CDC Recognizes Partnership With U.S. Cooperative Extension System
The Centers for Disease Control and Prevention’s National Center for Immunization and Respiratory Diseases, and the center’s deputy director for science have expressed gratitude to the nation’s Cooperative Extension System, including Purdue University Cooperative Extension, for addressing vaccine hesitancy by educating and raising awareness about the importance of getting vaccinated for COVID-19 in rural America.
“Rural America continues to be especially hard hit by the pandemic, and the lives of families and communities continue to feel the impacts,” said Dr. Carrie Castille, director of the U.S. Department of Agriculture’s National Institute of Food and Agriculture (NIFA). “Because our communities are faced with making important decisions about vaccinations, having a trusted, independent community agent to aid in decision making is essential. Cooperative Extension agents and educators are well placed to have that discussion and provide objective educational information. Talk with your Extension agent, and then decide.”
Through an interagency agreement with the CDC and NIFA, Cooperative Extension units at land-grant universities across the nation received funding and launched the Cooperative Extension Immunization Teaching and Engagement (EXCITE) in June 2021 to address health disparities among rural and other underserved communities.
Samuel F. Posner, acting director of the CDC National Center for Immunization and Respiratory Diseases, said in a letter to the U.S. Cooperative Extension System, “Agents and educators are trusted messengers working in every county across the nation and are uniquely situated at local levels to engage with their communities and build partnerships to improve community health.
“As my team listens to our partners in the field, we hear story upon story of the need for one-on-one, honest discussions with trusted messengers to address concerns about COVID-19 vaccines.”
Purdue Extension is currently addressing COVID-19 vaccine hesitancy in five Indiana counties with high Latinx populations: Cass, Clinton, Daviess, Elkhart and Wayne counties. The efforts aim to dispel misinformation and increase confidence by sharing science-based information in Spanish. Purdue Extension launched a Pandora advertising campaign on Spanish-language stations in the targeted counties. The ad links to a web page available in Spanish with information and resources about the COVID-19 vaccine and links to additional information provided by the Indiana state government and the CDC.

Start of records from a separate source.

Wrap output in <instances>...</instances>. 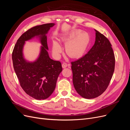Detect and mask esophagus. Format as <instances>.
<instances>
[{"mask_svg":"<svg viewBox=\"0 0 130 130\" xmlns=\"http://www.w3.org/2000/svg\"><path fill=\"white\" fill-rule=\"evenodd\" d=\"M67 66H68V64L67 63H65V62L63 63L62 64V67L63 68H65L66 67H67Z\"/></svg>","mask_w":130,"mask_h":130,"instance_id":"34e87169","label":"esophagus"}]
</instances>
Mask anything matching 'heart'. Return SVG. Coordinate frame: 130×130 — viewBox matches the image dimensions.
<instances>
[{
	"instance_id": "1",
	"label": "heart",
	"mask_w": 130,
	"mask_h": 130,
	"mask_svg": "<svg viewBox=\"0 0 130 130\" xmlns=\"http://www.w3.org/2000/svg\"><path fill=\"white\" fill-rule=\"evenodd\" d=\"M62 41L65 44L67 54L72 58H78L83 56L87 51L91 42V37L88 32L77 29L63 37ZM52 50L55 56H60L62 48L58 41H53Z\"/></svg>"
}]
</instances>
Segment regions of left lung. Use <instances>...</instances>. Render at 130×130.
<instances>
[{"mask_svg":"<svg viewBox=\"0 0 130 130\" xmlns=\"http://www.w3.org/2000/svg\"><path fill=\"white\" fill-rule=\"evenodd\" d=\"M95 31V41L87 54L72 62L73 82L80 96L93 99L103 94L115 71V57L109 40Z\"/></svg>","mask_w":130,"mask_h":130,"instance_id":"8db88e82","label":"left lung"}]
</instances>
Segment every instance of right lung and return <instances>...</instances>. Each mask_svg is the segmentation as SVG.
I'll use <instances>...</instances> for the list:
<instances>
[{
  "label": "right lung",
  "mask_w": 130,
  "mask_h": 130,
  "mask_svg": "<svg viewBox=\"0 0 130 130\" xmlns=\"http://www.w3.org/2000/svg\"><path fill=\"white\" fill-rule=\"evenodd\" d=\"M54 23H47L34 26L19 38L12 55L14 70L24 92L37 100L46 99L52 95L62 68L60 61L49 57L47 37ZM36 37L42 44L39 57L34 62L26 60L23 55L25 41Z\"/></svg>",
  "instance_id": "1"
}]
</instances>
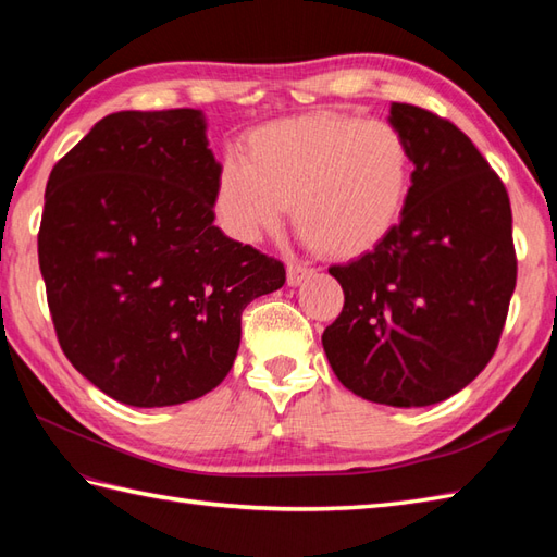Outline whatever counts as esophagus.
Segmentation results:
<instances>
[{
  "label": "esophagus",
  "mask_w": 557,
  "mask_h": 557,
  "mask_svg": "<svg viewBox=\"0 0 557 557\" xmlns=\"http://www.w3.org/2000/svg\"><path fill=\"white\" fill-rule=\"evenodd\" d=\"M311 272L313 270H309V268L297 265V263H289L287 265V285L289 287H299L306 277H311Z\"/></svg>",
  "instance_id": "1"
}]
</instances>
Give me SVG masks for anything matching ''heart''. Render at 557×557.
Here are the masks:
<instances>
[{
  "label": "heart",
  "instance_id": "obj_1",
  "mask_svg": "<svg viewBox=\"0 0 557 557\" xmlns=\"http://www.w3.org/2000/svg\"><path fill=\"white\" fill-rule=\"evenodd\" d=\"M409 140L387 122L313 112L256 126L218 172L212 212L239 244L277 234L289 203L304 239L330 258L375 251L405 212Z\"/></svg>",
  "mask_w": 557,
  "mask_h": 557
}]
</instances>
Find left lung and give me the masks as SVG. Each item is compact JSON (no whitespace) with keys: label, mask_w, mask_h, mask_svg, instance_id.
<instances>
[{"label":"left lung","mask_w":557,"mask_h":557,"mask_svg":"<svg viewBox=\"0 0 557 557\" xmlns=\"http://www.w3.org/2000/svg\"><path fill=\"white\" fill-rule=\"evenodd\" d=\"M413 182L393 234L333 265L345 309L325 327L337 381L375 405L429 407L486 369L517 282L512 210L500 176L441 116L393 102Z\"/></svg>","instance_id":"1"}]
</instances>
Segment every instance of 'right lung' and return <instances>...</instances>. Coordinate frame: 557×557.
Returning <instances> with one entry per match:
<instances>
[{
  "mask_svg": "<svg viewBox=\"0 0 557 557\" xmlns=\"http://www.w3.org/2000/svg\"><path fill=\"white\" fill-rule=\"evenodd\" d=\"M220 168L200 110L114 112L47 180L38 258L59 345L122 405L218 387L242 311L285 285L280 260L212 222Z\"/></svg>",
  "mask_w": 557,
  "mask_h": 557,
  "instance_id": "obj_1",
  "label": "right lung"
}]
</instances>
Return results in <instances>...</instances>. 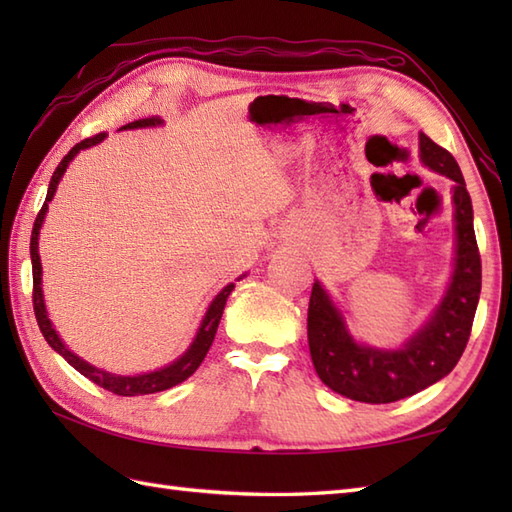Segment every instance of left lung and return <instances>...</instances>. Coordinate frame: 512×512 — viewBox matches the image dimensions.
<instances>
[{
	"instance_id": "left-lung-1",
	"label": "left lung",
	"mask_w": 512,
	"mask_h": 512,
	"mask_svg": "<svg viewBox=\"0 0 512 512\" xmlns=\"http://www.w3.org/2000/svg\"><path fill=\"white\" fill-rule=\"evenodd\" d=\"M420 158L429 169L455 182V270L436 314L402 350L385 352L358 345L345 330L339 310L314 281L308 308V343L319 378L350 400L385 405L418 394L458 365L469 343L482 290V259L473 231V204L458 162L447 149L420 134Z\"/></svg>"
}]
</instances>
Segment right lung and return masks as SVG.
I'll use <instances>...</instances> for the list:
<instances>
[{
    "mask_svg": "<svg viewBox=\"0 0 512 512\" xmlns=\"http://www.w3.org/2000/svg\"><path fill=\"white\" fill-rule=\"evenodd\" d=\"M162 121L156 116L151 118H140V121H134L125 125V129L129 127H149V125H160ZM105 138V132L96 134V136H90L81 140V143H76L68 154L63 156V160L59 162V167L54 169L52 178H50V187H48V195H46V202H43L41 211L37 213V220H35V226H32V235H30V257H32V308H35V317H37V323H39V330L43 334V339L48 341V345L52 347L54 352H59L65 361H68L76 372H81L85 378H90L92 383H96L99 387L112 391V394L116 396H145V394H156V391H165L173 385L182 383V380H187L195 369L200 367V363L204 361L206 352H209V347L215 339V332H217V325H220V319H222V312H224V306H226V299L228 295H231V290L235 288L233 284H228L220 295H217L213 299V303L209 306V310H206L204 314V321L200 325L198 330V336H195L191 347L187 352H184L176 363H171L167 367L158 369V372H149V374H138V376H116V374H107L103 372V369H96L92 367L90 363L81 361L79 356L72 354L68 347H65L59 339V334L54 332L52 323L48 319L46 314V306H43V295H41V262H39V228L43 224V217H46V211H48V202L52 200L54 191H57V184L61 180V176L65 173V169H68L70 160L79 154L81 149H88L96 143H101V140Z\"/></svg>",
    "mask_w": 512,
    "mask_h": 512,
    "instance_id": "add662e5",
    "label": "right lung"
}]
</instances>
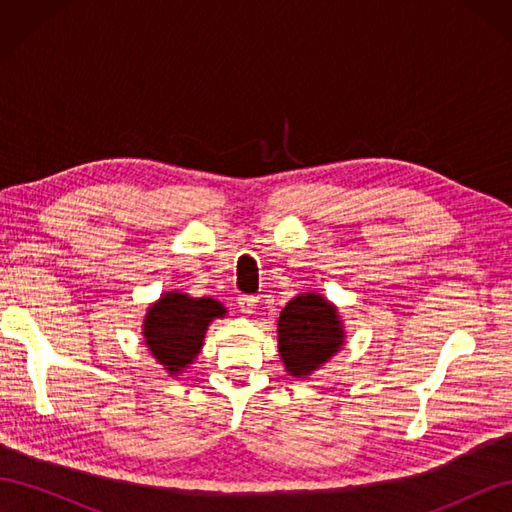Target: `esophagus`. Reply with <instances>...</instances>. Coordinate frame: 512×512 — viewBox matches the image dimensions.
Returning a JSON list of instances; mask_svg holds the SVG:
<instances>
[{
    "label": "esophagus",
    "mask_w": 512,
    "mask_h": 512,
    "mask_svg": "<svg viewBox=\"0 0 512 512\" xmlns=\"http://www.w3.org/2000/svg\"><path fill=\"white\" fill-rule=\"evenodd\" d=\"M237 303H239V312H241V314H245V316H252V314H254V309H256L258 299H256V297H252V294H241V297L237 299Z\"/></svg>",
    "instance_id": "1"
}]
</instances>
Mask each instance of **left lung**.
<instances>
[{
    "label": "left lung",
    "mask_w": 512,
    "mask_h": 512,
    "mask_svg": "<svg viewBox=\"0 0 512 512\" xmlns=\"http://www.w3.org/2000/svg\"><path fill=\"white\" fill-rule=\"evenodd\" d=\"M344 344L346 327L337 305L316 290L290 299L277 318V352L288 376L309 378Z\"/></svg>",
    "instance_id": "obj_1"
}]
</instances>
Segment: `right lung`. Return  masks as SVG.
Returning a JSON list of instances; mask_svg holds the SVG:
<instances>
[{"label": "right lung", "instance_id": "1", "mask_svg": "<svg viewBox=\"0 0 512 512\" xmlns=\"http://www.w3.org/2000/svg\"><path fill=\"white\" fill-rule=\"evenodd\" d=\"M228 309L211 297H190L188 292H162L147 307L143 318V342L170 376L188 369L203 350L205 333L215 318H224Z\"/></svg>", "mask_w": 512, "mask_h": 512}]
</instances>
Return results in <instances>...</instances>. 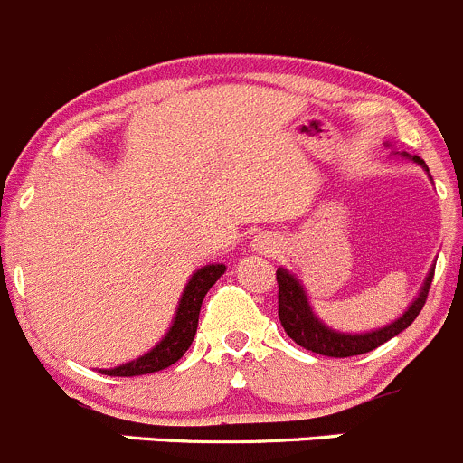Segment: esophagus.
<instances>
[{
  "label": "esophagus",
  "instance_id": "1",
  "mask_svg": "<svg viewBox=\"0 0 463 463\" xmlns=\"http://www.w3.org/2000/svg\"><path fill=\"white\" fill-rule=\"evenodd\" d=\"M255 249L258 250H269V249H273V244H271V240H269V237H264V240H255Z\"/></svg>",
  "mask_w": 463,
  "mask_h": 463
}]
</instances>
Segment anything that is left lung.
I'll return each instance as SVG.
<instances>
[{
  "label": "left lung",
  "instance_id": "8db88e82",
  "mask_svg": "<svg viewBox=\"0 0 463 463\" xmlns=\"http://www.w3.org/2000/svg\"><path fill=\"white\" fill-rule=\"evenodd\" d=\"M414 163L423 165V160L419 156H414ZM434 269L430 271V276L425 278V285L420 289L419 298L410 305L405 314H402L398 321H393L392 326L380 327V330L366 332V335H344V332H335L330 327L323 326L317 317L312 314L307 303V296H305L303 287L298 285L294 276H291L287 269H278L276 280H278V317H280L282 327H285L287 335L296 341L298 345H303L305 351L318 353V355L326 357H353V355H364V353L375 351L378 345H383L384 341H389L392 336L401 335L405 327L411 326L416 317L423 309L425 300H428L430 285H432Z\"/></svg>",
  "mask_w": 463,
  "mask_h": 463
}]
</instances>
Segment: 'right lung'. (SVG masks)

The Cooperative Extension System is operated through the nation’s land-grant university system in partnership with the federal, state and local governments. As the federal partner, NIFA develops methods to address national priorities, funds and awards grants, and provides program leadership. The agency supports both the universities and local Extension offices to bring science directly to the regional and county level. NIFA invests in and advances agricultural research, education, and Extension across the nation to make transformative discoveries that solve societal challenges. NIFA supports initiatives that ensure the long-term viability of agriculture and applies an integrated approach to ensure that groundbreaking discoveries in agriculture-related sciences and technologies reach the people who can put them into practice. In FY2020, NIFA’s total investment was $1.95 billion.